Turbines stand at the San Gorgonio Pass Wind Farm in Whitewater, California.

U.S. wind power accounted for 6 percent of the nation’s total electricity generation capacity after developers rushed to finish projects before expiration of a subsidy, Bloomberg New Energy Finance said.

The threat that the U.S. Production Tax Credit would lapse on Dec. 31 prompted developers to complete as many projects as they could last month, the London-based research group said. A record 13.2 gigawatts of turbines were installed last year including 5.5 gigawatts in December, the most ever for a single month. Total wind capacity is about 60 gigawatts.

“It’s clear that the economics, aided by the Production Tax Credit, drove wind growth in 2012,” said Amy Grace, lead analyst on wind in North America for New Energy Finance. “Capacity was built without any near-term state mandated demand. This means that in most areas, utilities are buying wind power because they want to, not because they have to.”

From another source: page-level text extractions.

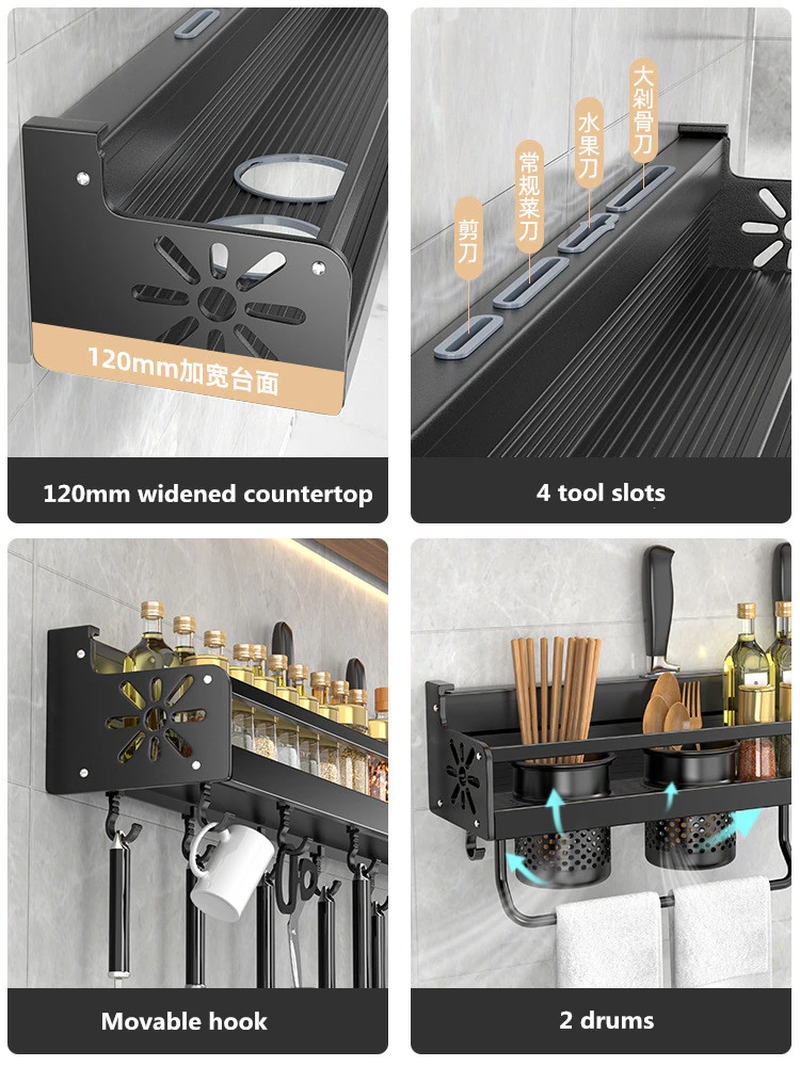 120mm加宽台面

120mm widened countertop

剪刀

常规菜刀

水果刀

大剁骨刀

4 tool slots

Movable hook

2 drums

The credit has been extended for a year to cover wind farms that start construction in 2013. Previously it only covered projects that started working by the expiration date.

Uncertainty about whether the credit would be extended meant developers and investors haven’t built up a backlog of projects for 2013.

Asset financing for U.S. wind farms dropped to $4.3 billion in the second-half from $9.6 billion in the first six months of last year. This has hurt component makers such as Vestas (VWS) AS, Gamesa Corp Tecnologica SA (GAM) and Clipper Windpower Ltd., which is owned by Paltinum Equity LLC.

Share Drops

Vestas declined as much as 41 percent in the past year and Gamesa by 39 percent.

Equipment prices for wind have dropped by more than 21 percent since 2010, and the performance of turbines has risen. This has resulted in a 21 percent decrease in the overall cost of electricity from wind for a typical U.S. project since 2010, New Energy Finance said.

Last year’s numbers are especially “striking” given the current price of natural gas which sank below $2 per million British thermal unit in April, the lowest in a decade. At this price, natural gas plants present “stiff” competition for wind projects, the research company owned by Bloomberg LP said.